The second line contains N numbers, the initial values of A1, A2, ... , AN. -1000000000 ≤ Ai ≤ 1000000000.
Each of the next Q lines represents an operation.
"C a b c" means adding c to each of Aa, Aa+1, ... , Ab. -10000 ≤ c ≤ 10000.
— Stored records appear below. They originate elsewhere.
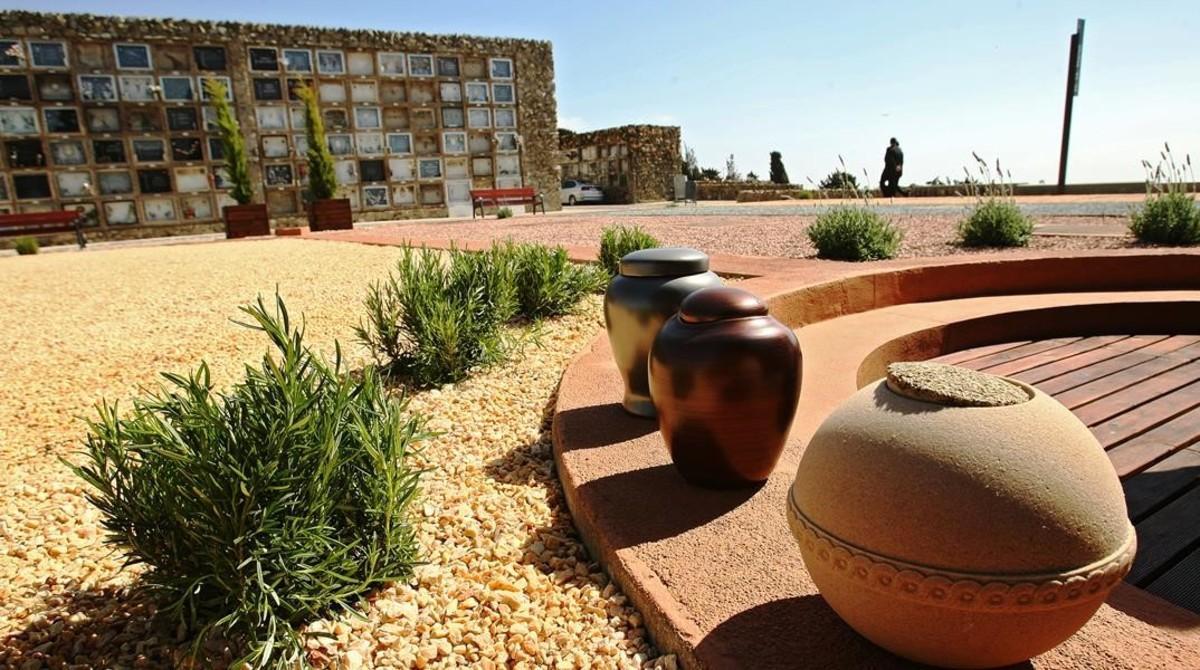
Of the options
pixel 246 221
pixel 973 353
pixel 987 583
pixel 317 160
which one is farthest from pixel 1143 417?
pixel 317 160

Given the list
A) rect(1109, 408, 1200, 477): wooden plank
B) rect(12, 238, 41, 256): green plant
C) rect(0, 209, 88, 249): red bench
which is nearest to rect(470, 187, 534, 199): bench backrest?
rect(0, 209, 88, 249): red bench

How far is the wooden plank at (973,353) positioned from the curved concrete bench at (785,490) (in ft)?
0.16

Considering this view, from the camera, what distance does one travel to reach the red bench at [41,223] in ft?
42.2

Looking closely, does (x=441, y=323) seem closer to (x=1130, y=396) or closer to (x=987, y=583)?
(x=987, y=583)

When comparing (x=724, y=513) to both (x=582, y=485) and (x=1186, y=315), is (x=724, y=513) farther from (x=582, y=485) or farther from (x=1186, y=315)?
(x=1186, y=315)

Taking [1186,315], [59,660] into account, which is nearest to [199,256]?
[59,660]

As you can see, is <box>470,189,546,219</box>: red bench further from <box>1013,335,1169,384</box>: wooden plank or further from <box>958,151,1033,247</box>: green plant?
<box>1013,335,1169,384</box>: wooden plank

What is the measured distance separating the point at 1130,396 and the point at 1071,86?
16140 millimetres

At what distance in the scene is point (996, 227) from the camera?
5.83 metres

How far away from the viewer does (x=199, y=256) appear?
895 centimetres

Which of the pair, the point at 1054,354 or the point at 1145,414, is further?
the point at 1054,354

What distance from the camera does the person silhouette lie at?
16.2 meters

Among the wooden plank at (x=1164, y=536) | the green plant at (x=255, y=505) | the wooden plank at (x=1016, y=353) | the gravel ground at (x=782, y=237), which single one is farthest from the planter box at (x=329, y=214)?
the wooden plank at (x=1164, y=536)

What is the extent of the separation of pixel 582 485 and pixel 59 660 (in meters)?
1.13
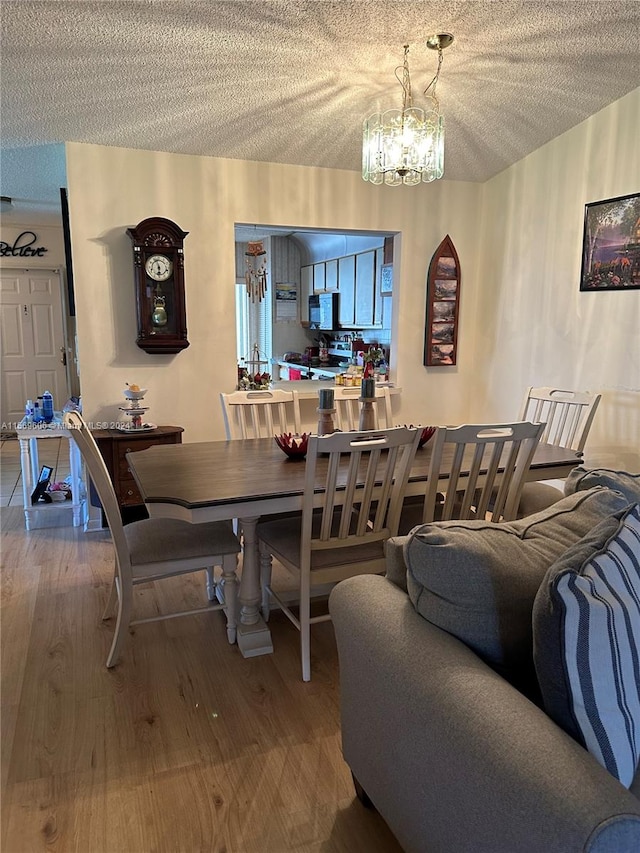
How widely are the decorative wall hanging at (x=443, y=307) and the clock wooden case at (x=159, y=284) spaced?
1.92 metres

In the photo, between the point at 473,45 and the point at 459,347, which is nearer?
the point at 473,45

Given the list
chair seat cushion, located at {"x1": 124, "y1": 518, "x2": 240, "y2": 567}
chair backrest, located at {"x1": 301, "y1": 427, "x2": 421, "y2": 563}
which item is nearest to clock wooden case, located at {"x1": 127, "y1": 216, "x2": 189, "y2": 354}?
chair seat cushion, located at {"x1": 124, "y1": 518, "x2": 240, "y2": 567}

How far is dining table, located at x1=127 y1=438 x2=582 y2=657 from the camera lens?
2039 millimetres

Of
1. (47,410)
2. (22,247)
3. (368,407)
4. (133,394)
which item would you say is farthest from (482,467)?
(22,247)

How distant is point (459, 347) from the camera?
15.5 ft

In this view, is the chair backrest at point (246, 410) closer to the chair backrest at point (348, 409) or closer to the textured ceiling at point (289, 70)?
the chair backrest at point (348, 409)

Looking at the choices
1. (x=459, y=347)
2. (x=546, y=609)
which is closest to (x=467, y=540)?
(x=546, y=609)

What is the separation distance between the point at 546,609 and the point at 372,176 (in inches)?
88.2

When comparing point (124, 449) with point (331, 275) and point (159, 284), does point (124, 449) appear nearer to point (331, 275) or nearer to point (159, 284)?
point (159, 284)

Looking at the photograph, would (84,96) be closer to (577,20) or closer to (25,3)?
(25,3)

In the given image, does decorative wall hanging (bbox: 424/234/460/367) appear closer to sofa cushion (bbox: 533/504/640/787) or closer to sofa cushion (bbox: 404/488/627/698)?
sofa cushion (bbox: 404/488/627/698)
"Q a b" means querying the sum of Aa, Aa+1, ... , Ab.
Output
You need to answer all Q commands in order. One answer in a line.
Sample Input
10 5 1 2 3 4 5 6 7 8 9 10 Q 4 4 Q 1 10 Q 2 4 C 3 6 3 Q 2 4
Sample Output
4 55 9 15
Hint
The sums may exceed the range of 32-bit integers.
Source
POJ Monthly--2007.11.25, Yang Yi
还是线段树的一道模板题
这题用了cin cout超时了QAQ,不知道是不是我代码的写的太丑
#include<stdio.h>
#include<string.h>
#include<iostream>
using namespace std;
#define MAXN 200010
typedef long long ll;
ll n, m;
ll a[MAXN];
struct node{
ll l, r, tag,sum;
}tree[MAXN << 2];
char ch[2];
void build(ll k, ll l, ll r)
{
tree[k].l = l; tree[k].r = r;
if (l == r)
{
tree[k].sum = a[l];
return;
}
ll mid = (l + r) >> 1;
build(k << 1, l, mid); build(k << 1 | 1, mid + 1, r);
tree[k].sum = tree[k << 1].sum+ tree[k << 1 | 1].sum;
}
void prework()
{
for (ll i = 1; i <= n; i++)
scanf("%lld", &a[i]);
build(1, 1, n);
}
void change(ll k)
{
if (tree[k].l == tree[k].r)
{
tree[k].sum += tree[k].tag;
}
else
{
tree[k].sum += (tree[k].r - tree[k].l + 1)*tree[k].tag;
tree[k << 1].tag += tree[k].tag;
tree[k << 1 | 1].tag += tree[k].tag;
}
tree[k].tag = 0;
}
void add(ll k, ll l, ll r, ll x)
{
if (tree[k].tag)
change(k);
if (tree[k].l == l&&tree[k].r == r)
{
tree[k].tag += x;
return;
}
tree[k].sum += (r - l + 1)*x;
ll mid = (tree[k].l + tree[k].r) >> 1;
if (r <= mid)
add(k << 1, l, r, x);
else if (l >= mid+1)
add(k << 1 | 1, l, r, x);
else
{
add(k << 1, l, mid, x);
add(k << 1|1, mid + 1, r, x);
}
}
ll query(ll k, ll l, ll r)
{
if (tree[k].tag)
change(k);
ll mid = (tree[k].l + tree[k].r) >> 1;
if (tree[k].r == r&&tree[k].l == l)
return tree[k].sum;
if (l >= mid + 1)
return query(k << 1 | 1, l, r);
else if (r <= mid)
return query(k << 1, l, r);
else
return query(k << 1, l, mid) + query(k << 1|1, mid+1, r);
}
void mainwork()
{
ll num,d, x;
for (ll i = 1; i <= m; i++)
{
scanf("%s", ch);
if (ch[0] == 'Q')
{
scanf("%lld%lld", &d, &x);
printf("%lld
", query(1, d, x));
}
else
{
scanf("%lld%lld%lld",&d,&x,&num);
add(1, d, x, num);
}
}
}
int main()
{
while (~scanf("%lld%lld", &n, &m)){
prework();
mainwork();
}
return 0;
}